WHAT TO WORK ON → Within the lines below, find those that hold the string "initial" and copy each one.

===

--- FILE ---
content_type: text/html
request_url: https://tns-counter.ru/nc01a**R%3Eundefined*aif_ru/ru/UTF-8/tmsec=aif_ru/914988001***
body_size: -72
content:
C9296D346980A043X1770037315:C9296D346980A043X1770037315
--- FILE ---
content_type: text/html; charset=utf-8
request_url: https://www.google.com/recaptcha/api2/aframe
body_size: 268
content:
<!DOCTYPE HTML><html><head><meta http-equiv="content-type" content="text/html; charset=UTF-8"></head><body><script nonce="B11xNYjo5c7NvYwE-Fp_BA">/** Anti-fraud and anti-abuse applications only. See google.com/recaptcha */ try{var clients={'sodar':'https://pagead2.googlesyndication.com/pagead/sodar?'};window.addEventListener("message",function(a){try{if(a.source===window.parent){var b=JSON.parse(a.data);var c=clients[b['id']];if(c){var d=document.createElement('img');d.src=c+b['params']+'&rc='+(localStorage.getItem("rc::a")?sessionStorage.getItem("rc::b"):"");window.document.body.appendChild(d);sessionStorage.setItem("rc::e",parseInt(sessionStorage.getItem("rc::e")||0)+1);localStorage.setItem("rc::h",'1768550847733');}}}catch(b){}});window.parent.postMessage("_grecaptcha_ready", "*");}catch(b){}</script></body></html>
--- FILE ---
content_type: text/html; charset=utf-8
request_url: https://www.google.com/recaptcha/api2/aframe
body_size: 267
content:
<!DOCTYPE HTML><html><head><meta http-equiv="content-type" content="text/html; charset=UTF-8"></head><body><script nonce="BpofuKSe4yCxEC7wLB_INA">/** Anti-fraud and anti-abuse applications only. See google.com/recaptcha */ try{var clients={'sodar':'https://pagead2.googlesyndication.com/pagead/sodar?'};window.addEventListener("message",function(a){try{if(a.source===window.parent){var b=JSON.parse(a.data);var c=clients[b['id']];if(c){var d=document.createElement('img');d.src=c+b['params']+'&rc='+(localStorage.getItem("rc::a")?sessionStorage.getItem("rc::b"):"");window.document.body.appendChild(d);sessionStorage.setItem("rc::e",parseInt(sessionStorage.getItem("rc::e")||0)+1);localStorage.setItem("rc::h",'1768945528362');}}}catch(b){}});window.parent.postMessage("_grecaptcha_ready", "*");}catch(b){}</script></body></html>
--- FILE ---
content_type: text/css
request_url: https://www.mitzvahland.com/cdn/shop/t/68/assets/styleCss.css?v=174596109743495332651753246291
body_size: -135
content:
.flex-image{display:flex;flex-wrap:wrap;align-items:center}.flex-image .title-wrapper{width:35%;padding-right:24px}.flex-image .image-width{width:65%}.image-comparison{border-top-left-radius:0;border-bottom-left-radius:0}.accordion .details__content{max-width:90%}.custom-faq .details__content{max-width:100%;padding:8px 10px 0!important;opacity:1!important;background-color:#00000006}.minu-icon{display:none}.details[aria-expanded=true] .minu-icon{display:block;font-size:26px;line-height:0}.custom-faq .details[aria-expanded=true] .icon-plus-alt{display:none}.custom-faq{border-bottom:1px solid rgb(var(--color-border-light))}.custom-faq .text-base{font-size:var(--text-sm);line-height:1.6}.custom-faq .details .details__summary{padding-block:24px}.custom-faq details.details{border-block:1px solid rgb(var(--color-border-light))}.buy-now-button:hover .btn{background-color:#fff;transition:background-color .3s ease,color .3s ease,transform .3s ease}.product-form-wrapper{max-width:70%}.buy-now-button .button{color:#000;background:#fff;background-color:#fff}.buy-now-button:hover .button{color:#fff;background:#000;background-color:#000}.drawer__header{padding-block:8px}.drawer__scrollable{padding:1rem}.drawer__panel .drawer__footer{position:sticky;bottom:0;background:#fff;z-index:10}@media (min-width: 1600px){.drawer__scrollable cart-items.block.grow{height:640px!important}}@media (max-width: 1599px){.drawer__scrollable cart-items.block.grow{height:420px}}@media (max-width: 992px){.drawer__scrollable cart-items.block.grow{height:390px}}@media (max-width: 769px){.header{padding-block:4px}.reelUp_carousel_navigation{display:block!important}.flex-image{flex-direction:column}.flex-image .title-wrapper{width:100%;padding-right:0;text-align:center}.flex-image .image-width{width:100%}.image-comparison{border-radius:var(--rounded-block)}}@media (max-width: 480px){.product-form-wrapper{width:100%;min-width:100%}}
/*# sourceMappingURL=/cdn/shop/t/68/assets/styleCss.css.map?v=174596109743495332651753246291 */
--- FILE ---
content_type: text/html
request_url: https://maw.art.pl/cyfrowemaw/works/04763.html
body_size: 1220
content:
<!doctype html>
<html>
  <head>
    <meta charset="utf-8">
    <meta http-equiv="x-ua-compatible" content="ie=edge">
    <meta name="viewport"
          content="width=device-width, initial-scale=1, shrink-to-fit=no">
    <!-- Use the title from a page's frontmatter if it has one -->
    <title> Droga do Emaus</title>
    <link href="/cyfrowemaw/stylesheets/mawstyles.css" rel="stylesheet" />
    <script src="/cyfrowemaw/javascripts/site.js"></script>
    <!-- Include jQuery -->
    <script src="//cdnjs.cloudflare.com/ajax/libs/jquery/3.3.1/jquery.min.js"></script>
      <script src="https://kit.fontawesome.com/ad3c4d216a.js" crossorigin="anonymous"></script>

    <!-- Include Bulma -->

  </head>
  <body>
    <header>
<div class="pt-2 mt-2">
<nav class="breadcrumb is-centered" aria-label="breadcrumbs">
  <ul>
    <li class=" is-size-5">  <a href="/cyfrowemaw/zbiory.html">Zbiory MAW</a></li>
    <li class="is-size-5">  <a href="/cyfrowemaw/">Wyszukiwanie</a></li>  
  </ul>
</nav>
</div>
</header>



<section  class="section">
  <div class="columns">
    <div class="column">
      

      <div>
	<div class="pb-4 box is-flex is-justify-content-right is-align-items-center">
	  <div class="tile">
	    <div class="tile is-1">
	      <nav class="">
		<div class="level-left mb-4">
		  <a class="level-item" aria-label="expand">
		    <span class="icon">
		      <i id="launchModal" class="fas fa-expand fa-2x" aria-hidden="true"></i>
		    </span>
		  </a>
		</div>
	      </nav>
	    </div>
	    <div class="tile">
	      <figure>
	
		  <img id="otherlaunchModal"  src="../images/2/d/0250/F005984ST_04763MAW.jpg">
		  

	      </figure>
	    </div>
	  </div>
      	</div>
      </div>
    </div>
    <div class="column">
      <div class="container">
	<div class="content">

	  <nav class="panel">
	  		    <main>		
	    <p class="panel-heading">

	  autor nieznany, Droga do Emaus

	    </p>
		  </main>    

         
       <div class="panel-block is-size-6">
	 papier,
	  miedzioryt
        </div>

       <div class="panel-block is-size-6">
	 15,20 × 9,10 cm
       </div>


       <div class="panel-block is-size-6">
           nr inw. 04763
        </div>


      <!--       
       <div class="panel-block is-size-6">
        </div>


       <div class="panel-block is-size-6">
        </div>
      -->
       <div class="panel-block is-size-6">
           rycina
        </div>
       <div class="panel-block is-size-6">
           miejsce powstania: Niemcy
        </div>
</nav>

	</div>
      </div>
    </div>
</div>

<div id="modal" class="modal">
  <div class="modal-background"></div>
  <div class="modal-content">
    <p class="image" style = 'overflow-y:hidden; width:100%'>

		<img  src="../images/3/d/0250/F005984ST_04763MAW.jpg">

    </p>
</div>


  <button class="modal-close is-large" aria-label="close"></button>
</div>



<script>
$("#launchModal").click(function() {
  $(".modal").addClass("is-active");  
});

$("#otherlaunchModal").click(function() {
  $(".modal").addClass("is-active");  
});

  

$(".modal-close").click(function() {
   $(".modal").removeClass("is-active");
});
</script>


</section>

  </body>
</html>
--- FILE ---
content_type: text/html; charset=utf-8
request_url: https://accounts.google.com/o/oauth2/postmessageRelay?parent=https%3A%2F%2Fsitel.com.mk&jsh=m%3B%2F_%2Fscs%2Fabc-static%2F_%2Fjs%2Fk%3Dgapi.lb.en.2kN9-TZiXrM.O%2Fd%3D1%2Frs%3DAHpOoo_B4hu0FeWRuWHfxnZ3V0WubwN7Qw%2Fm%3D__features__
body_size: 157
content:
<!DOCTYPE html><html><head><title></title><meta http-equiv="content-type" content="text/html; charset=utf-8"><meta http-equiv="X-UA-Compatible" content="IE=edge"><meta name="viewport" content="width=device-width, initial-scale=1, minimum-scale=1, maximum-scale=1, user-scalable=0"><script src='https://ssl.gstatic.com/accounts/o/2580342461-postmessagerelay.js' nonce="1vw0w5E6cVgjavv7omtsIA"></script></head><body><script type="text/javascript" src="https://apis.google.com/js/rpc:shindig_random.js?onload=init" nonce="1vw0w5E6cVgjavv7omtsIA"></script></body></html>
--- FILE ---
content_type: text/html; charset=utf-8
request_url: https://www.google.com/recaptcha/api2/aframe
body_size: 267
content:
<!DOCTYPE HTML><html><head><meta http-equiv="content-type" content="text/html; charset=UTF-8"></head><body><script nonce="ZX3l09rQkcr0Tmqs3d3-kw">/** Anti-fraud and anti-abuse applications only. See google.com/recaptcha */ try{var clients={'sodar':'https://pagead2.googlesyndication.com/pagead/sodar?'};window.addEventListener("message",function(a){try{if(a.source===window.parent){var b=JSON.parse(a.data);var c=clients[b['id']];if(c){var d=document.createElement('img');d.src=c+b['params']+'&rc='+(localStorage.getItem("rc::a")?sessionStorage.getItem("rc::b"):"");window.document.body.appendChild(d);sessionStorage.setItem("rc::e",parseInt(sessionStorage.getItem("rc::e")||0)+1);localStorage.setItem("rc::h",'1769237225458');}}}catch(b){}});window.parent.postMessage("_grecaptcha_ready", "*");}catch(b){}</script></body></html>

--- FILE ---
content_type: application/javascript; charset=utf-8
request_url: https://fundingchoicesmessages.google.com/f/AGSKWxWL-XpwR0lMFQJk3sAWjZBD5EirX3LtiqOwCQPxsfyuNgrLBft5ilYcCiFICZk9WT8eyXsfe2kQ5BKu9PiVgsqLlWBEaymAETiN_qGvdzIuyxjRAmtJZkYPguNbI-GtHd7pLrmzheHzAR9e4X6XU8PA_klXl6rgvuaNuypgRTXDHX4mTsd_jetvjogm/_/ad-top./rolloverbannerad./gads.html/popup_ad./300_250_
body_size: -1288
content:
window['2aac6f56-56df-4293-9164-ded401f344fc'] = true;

===

SOLUTION TO THE PROBLEM →
          content="width=device-width, initial-scale=1, shrink-to-fit=no">
<!DOCTYPE html><html><head><title></title><meta http-equiv="content-type" content="text/html; charset=utf-8"><meta http-equiv="X-UA-Compatible" content="IE=edge"><meta name="viewport" content="width=device-width, initial-scale=1, minimum-scale=1, maximum-scale=1, user-scalable=0"><script src='https://ssl.gstatic.com/accounts/o/2580342461-postmessagerelay.js' nonce="1vw0w5E6cVgjavv7omtsIA"></script></head><body><script type="text/javascript" src="https://apis.google.com/js/rpc:shindig_random.js?onload=init" nonce="1vw0w5E6cVgjavv7omtsIA"></script></body></html>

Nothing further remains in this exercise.